Maternal Mortality

Vanessa Barnabei, MD, PhD, is professor of obstetrics and gynecology and associate dean for faculty affairs in the Jacobs School of Medicine and Biomedical Sciences. She is one of three co-chairs of the New York State Maternal Mortality Review Board.

By Vanessa Barnabei, MD, PhD

The United States has one of the best and most expensive health care systems in the world, yet the maternal mortality rate (MMR) is rising and significantly higher than that of other developed countries. Pregnancy-related death is defined as the death of a woman while pregnant or within a year from termination of pregnancy, occurring as a result of a pregnancy-related illness or as a result of an underlying illness exacerbated by pregnancy. Between 1987 and 2016, the MMR increased from 7.2 deaths to 16.9 deaths per 100,000 live births. Approximately half of the more than 700 maternal deaths in the U.S. each year are deemed preventable. What is more striking, although maybe not unexpected, is the racial disparity in maternal mortality, as well as severe maternal morbidity, with greater than three times the rate of death in non-Hispanic black and indigenous women compared to white women, regardless of income or education level. There is an association with government insurance, as well as poverty level. This points to differential access to quality prenatal care and high-performing hospitals; Hispanic and black women are more likely to deliver their babies in low-performing hospitals.

There is a concerted effort nationwide to address both the high rate of MMR, as well as the racial disparities. Even prior to pregnancy, it may be possible to impact a woman’s risk of serious morbidity and mortality associated with pregnancy. Improved access to family planning services (including abortion) and affordable contraception would decrease the likelihood of unplanned pregnancy, which in and of itself is a risk factor for maternal morbidity and mortality.
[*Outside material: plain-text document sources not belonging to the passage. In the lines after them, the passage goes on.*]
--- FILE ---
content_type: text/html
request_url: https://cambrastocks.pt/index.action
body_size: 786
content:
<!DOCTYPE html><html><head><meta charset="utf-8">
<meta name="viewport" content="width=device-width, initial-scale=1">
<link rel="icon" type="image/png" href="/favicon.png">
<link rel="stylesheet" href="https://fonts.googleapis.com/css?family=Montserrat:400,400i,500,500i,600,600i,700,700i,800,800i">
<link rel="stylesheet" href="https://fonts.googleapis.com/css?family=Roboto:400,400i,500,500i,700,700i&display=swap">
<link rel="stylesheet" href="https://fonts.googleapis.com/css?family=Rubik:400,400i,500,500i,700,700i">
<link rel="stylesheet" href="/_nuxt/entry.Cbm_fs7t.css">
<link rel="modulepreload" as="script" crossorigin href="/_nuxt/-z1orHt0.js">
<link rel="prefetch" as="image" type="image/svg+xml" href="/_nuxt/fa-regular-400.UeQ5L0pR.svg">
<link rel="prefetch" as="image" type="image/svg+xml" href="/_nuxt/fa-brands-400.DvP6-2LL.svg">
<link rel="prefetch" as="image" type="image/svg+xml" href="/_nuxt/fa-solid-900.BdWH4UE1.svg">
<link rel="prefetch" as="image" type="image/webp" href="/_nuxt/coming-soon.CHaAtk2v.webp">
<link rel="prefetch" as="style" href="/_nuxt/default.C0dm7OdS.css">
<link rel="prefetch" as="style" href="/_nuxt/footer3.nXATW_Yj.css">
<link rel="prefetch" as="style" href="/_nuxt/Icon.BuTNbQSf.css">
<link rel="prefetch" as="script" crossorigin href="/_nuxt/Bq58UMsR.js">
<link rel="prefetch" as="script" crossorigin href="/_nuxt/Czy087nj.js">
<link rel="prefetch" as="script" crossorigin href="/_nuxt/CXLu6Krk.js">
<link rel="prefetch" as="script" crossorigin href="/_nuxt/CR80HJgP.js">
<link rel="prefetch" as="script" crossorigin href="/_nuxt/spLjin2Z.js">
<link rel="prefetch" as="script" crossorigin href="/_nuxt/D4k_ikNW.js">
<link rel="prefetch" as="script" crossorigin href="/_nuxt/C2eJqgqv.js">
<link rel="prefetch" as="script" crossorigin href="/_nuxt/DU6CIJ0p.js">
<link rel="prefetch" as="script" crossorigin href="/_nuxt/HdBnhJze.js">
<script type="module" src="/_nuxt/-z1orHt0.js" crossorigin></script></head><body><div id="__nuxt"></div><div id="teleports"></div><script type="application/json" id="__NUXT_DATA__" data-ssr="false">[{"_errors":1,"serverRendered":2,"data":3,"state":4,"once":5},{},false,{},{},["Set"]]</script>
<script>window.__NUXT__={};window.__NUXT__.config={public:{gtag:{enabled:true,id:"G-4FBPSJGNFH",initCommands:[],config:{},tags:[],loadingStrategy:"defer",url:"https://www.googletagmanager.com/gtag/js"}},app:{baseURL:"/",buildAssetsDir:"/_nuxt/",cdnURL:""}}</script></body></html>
The Affordable Care Act, passed in 2010, eliminated substantial insurance co-pays for contraception, decreasing the disparity in access to these options—although many groups have argued successfully against this provision. The Biden administration has plans to reverse some of these rollbacks, as well as end the Hyde Amendment, which prevents public funding for abortion services. President Biden has already reversed a ban on federal funds going to international aid groups that perform or inform about abortions. Women’s reproductive rights continue to be assaulted at the state and local levels as well, even though the majority of individuals in this country support access to affordable contraception and abortion.

The leading causes of pregnancy-related maternal death in New York state are embolism (blood clots), hemorrhage, infection and cardiomyopathy. Cardiovascular disorders, including hypertension, are increasing in women of childbearing age and are adversely impacting prenatal outcomes. In 2019, the New York State legislature approved funding for the establishment of a statewide maternal mortality review board (MMRB) in order to identify female deaths that were pregnancy-related, to conduct a comprehensive, detailed review of factors leading to these deaths, and to develop strategies and interventions to decrease the risk of future deaths. The MMRB, which includes experts from throughout the state, began meeting early in 2020, and has been reviewing all cases of maternal mortality that are possibly related to pregnancy.

Future strategies might include improved education about certain medical conditions, and the development of hospital policies to limit disparities in care. Working through the UB Community Health Equity Research Institute, for example, UB and Jacobs School faculty can investigate the specific causes of maternal morbidity and mortality, in order to develop solutions that address the impact of social determinants of health on MMR in our own community. We can also recognize our own biases and the impact these may have on the care of our most vulnerable neighbors.